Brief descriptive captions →
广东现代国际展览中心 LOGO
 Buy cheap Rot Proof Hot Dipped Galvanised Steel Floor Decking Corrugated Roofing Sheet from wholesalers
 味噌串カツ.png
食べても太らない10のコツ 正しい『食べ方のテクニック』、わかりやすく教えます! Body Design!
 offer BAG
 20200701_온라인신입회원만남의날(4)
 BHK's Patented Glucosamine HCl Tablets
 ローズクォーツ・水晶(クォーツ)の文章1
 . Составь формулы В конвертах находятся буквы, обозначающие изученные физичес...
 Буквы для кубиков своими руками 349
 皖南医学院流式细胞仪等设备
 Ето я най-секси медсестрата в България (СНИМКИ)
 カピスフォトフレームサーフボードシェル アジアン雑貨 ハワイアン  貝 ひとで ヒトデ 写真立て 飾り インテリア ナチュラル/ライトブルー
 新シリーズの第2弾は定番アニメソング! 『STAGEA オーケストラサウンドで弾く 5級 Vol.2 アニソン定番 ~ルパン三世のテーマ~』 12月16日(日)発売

Brief → Reproduce the lines from the one with "Buy cheap Rot" to the end of the data exactly, leaving out every earlier line.

Exercise result →
 Buy cheap Rot Proof Hot Dipped Galvanised Steel Floor Decking Corrugated Roofing Sheet from wholesalers
 味噌串カツ.png
食べても太らない10のコツ 正しい『食べ方のテクニック』、わかりやすく教えます! Body Design!
 offer BAG
 20200701_온라인신입회원만남의날(4)
 BHK's Patented Glucosamine HCl Tablets
 ローズクォーツ・水晶(クォーツ)の文章1
 . Составь формулы В конвертах находятся буквы, обозначающие изученные физичес...
 Буквы для кубиков своими руками 349
 皖南医学院流式细胞仪等设备
 Ето я най-секси медсестрата в България (СНИМКИ)
 カピスフォトフレームサーフボードシェル アジアン雑貨 ハワイアン  貝 ひとで ヒトデ 写真立て 飾り インテリア ナチュラル/ライトブルー
 新シリーズの第2弾は定番アニメソング! 『STAGEA オーケストラサウンドで弾く 5級 Vol.2 アニソン定番 ~ルパン三世のテーマ~』 12月16日(日)発売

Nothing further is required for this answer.